How to Find a Thesis Supervisor
If you study at graduate level, in a program with a research profile, you will need to write a thesis or dissertation. This project must be supervised by an ÉTS regular faculty member who will become your thesis supervisor. Here are a few tips to help you find one.
Role of the thesis supervisor:
- Helps you define your topic and establish your scientific approach (literature review, methodology).
- Ensures you know and comply with the rules of ethics specific to the field and the rules of intellectual property and confidentiality, if applicable.
- Ensures that your work progresses well.
- Advises you on your choice of courses (master’s with thesis).
- Authorizes the submission of your report, dissertation or thesis for evaluation and ensures conformity with the corrections made after the evaluation (dissertation and thesis).
When should you choose your thesis supervisor?
- If you are in a master's degree with thesis program (M.A.Sc.): it has to be either before the beginning of your first session or during your first term. Indeed, it is a prerequisite to be able to register for your second session.
- If you are in a doctoral program (PhD): at the time you apply for admission.
How to choose your supervisor
Contact the faculty members that you had the opportunity to meet during your bachelor's studies (if you studied at ÉTS). Give preference to those whose expertise is linked to your desired field of study. To do this:
How to contact a professor
Have you identified a potential supervisor? Make your first contact by email. In this email:
- Explain why you are reaching out.
- Demonstrate that you are aware of the person’s work and achievements. If you already have a fairly precise idea of your future research topic, mention it. If not, describe your research interests. Sometimes the supervisor suggests a topic.
- Briefly describe your experience, your previous education and your accomplishments, like membership in scientific associations and groups.
- Specify clearly that you would like to discuss with him or her, either in person or on the phone, the possibility that he/she acts as your supervisor.
- Mention your availability.
To your email we recommend you attach:
- A short curriculum vitae
- A transcript of grades
- A significant document (for example, an end-of-program report or a thesis) so the professor can assess the quality of your prior work
How to prepare for your first meeting
Be well prepared for your first meeting with a professor you hope will become your supervisor. To get ready, think about the following things:
- The subject of your project or your research: Define your area of interest. Do you already have a specific topic or do you want the supervisor to suggest one?
- The main phases of the study program: Do you need more information about the studies, the doctoral exam, the writing, the submission (and evaluation), the defense?
- The supervisor’s mentoring methods: Mentoring methods vary among individuals. Discuss the subject at the first meeting to ensure that the proposed methods suit you.
About professor-student relations
- What degree of autonomy does the professor expect from his (her) student?
- Does he/she favour a task-based relationship or one which also takes into account more personal aspects?
- Does he/she meet regularly with the student? How often?
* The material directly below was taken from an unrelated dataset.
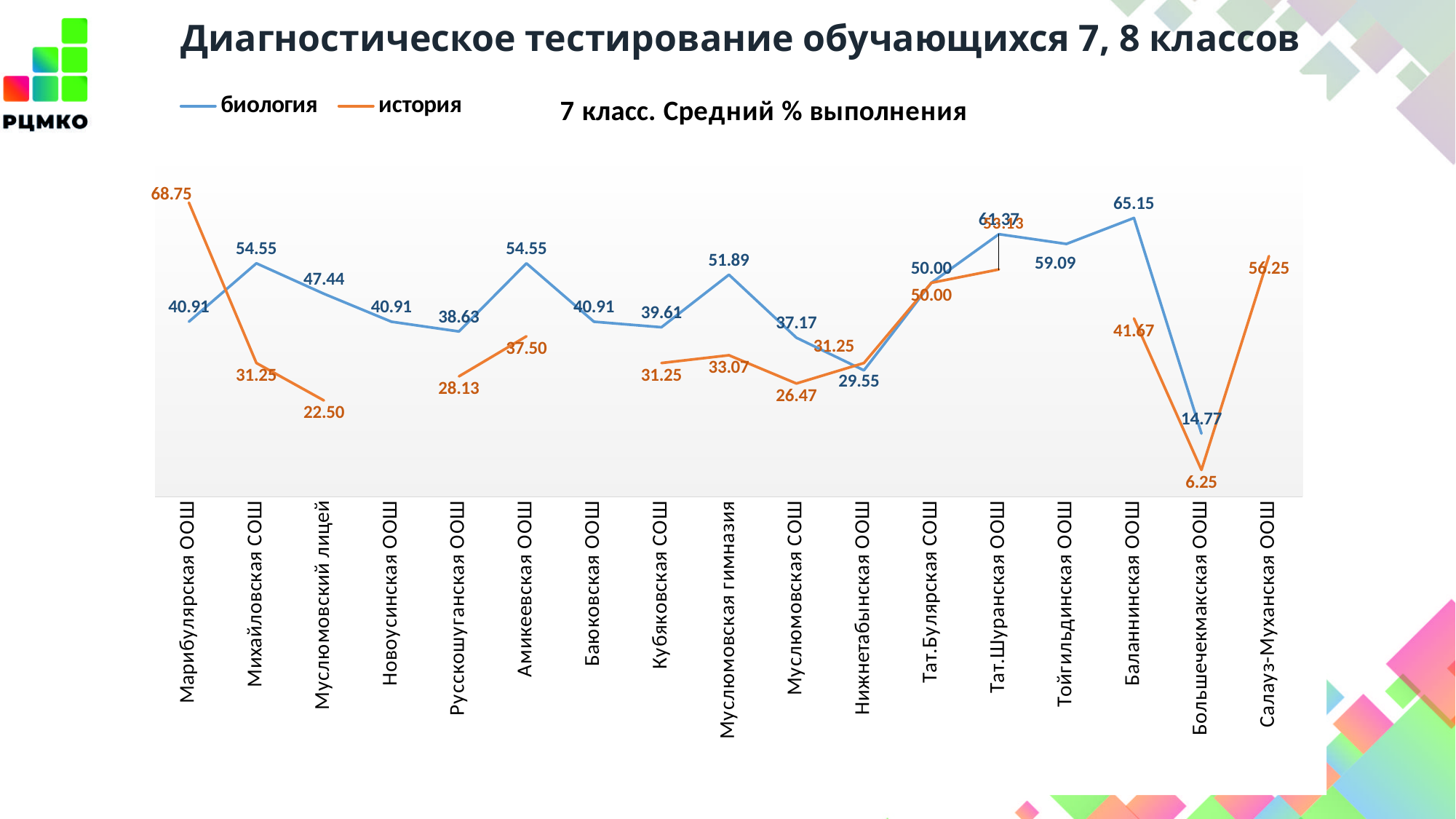
What is the difference between the биология and история values for Большечекмакская ООШ? 8.52 What is the история value for Марибулярская ООШ? 68.75 What kind of chart is shown on the slide? line chart What is the title of the chart? 7 класс. Средний % выполнения Which school has the highest биология value? Баланнинская ООШ How many schools are shown along the x axis? 17 How many series does the legend list? 2 What is the история value for Муслюмовский лицей? 22.50 Which is larger for Амикеевская ООШ, the биология value or the история value? биология Which school has the lowest история value? Большечекмакская ООШ What is the биология value for Баланнинская ООШ? 65.15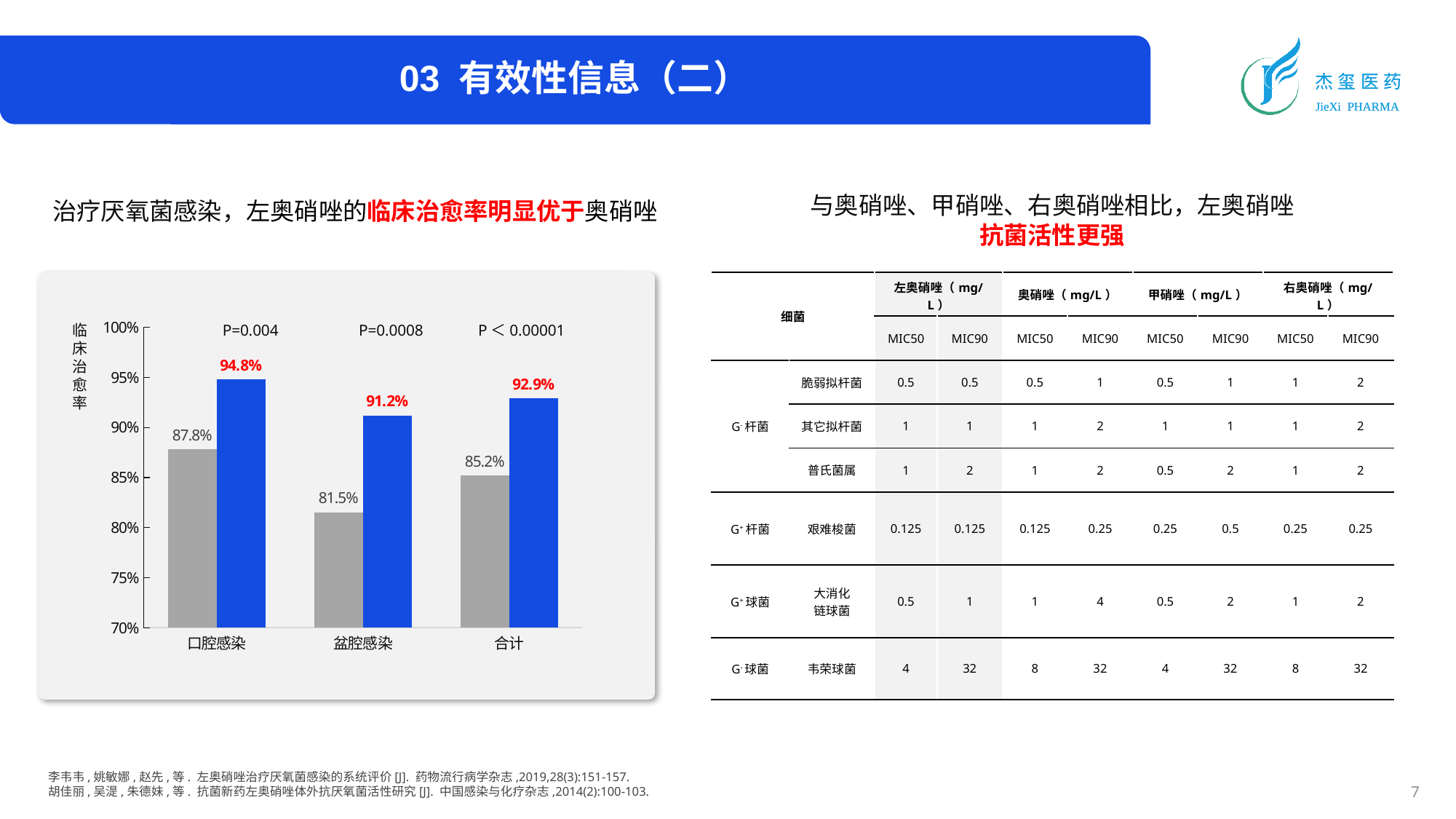
In the bar chart, which is larger for 口腔感染: the blue bar or the gray bar? the blue bar In the bar chart, what P value is printed above the 合计 category? P < 0.00001 In the bar chart, what is the value of the gray bar for 盆腔感染? 81.5% In the bar chart, what is the value of the gray bar for 合计? 85.2% In the bar chart, what is the value of the blue bar for 合计? 92.9% In the bar chart, which category has the lowest gray bar? 盆腔感染 What type of chart is shown on the left side of the slide? bar chart How many categories are shown on the x axis of the bar chart? 3 In the bar chart, which category has the highest blue bar? 口腔感染 In the bar chart, what is the difference between the blue bar and the gray bar for 盆腔感染? 9.7% What is the label of the y axis of the bar chart? 临床治愈率 In the bar chart, what is the value of the blue bar for 口腔感染? 94.8%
- Does he/she have specific production requirements (e.g.: a periodic report, summary sheets) to monitor and evaluate the progress of the work?
- Does he/she expect the student to be present daily at the university?
- What is his/her level of involvement in the planning of the main phases of the project and the creation of a timetable?
About funding your planned studies
Adequate funding for the entire duration of your studies is an important success factor, especially if you plan to study full time. Ask about ways in which your supervisor could support you financially. For example:
- Is he/she in a position to give you a grant from research funds?
- Is he/she able to hire you as a research assistant?
- Are there opportunities for collaborating with partners (laboratories, universities, industry)?
- Is he/she in a position to offer you income from laboratory work, marking or teaching courses?
- Can he/she advise you about scholarships and grants that may exist?
About workspaces, equipment and materials
- Will you have a work space (office) at your disposal?
- Will you have access to equipment and facilities needed for your project?
- Will you have access to required supplies, materials and human resources (technicians)?
- Does the professor have a budget to cover certain research costs (supplies, travel, etc.)?
About laboratory facilities/team and industry connections
- Is the professor a member of a research team or laboratory?
- To what extent can you use the laboratory facilities?
- What will your role and status be within the team or the laboratory?
- Does the professor have ongoing projects with industrial partners?
- To what extent might you be involved in these projects?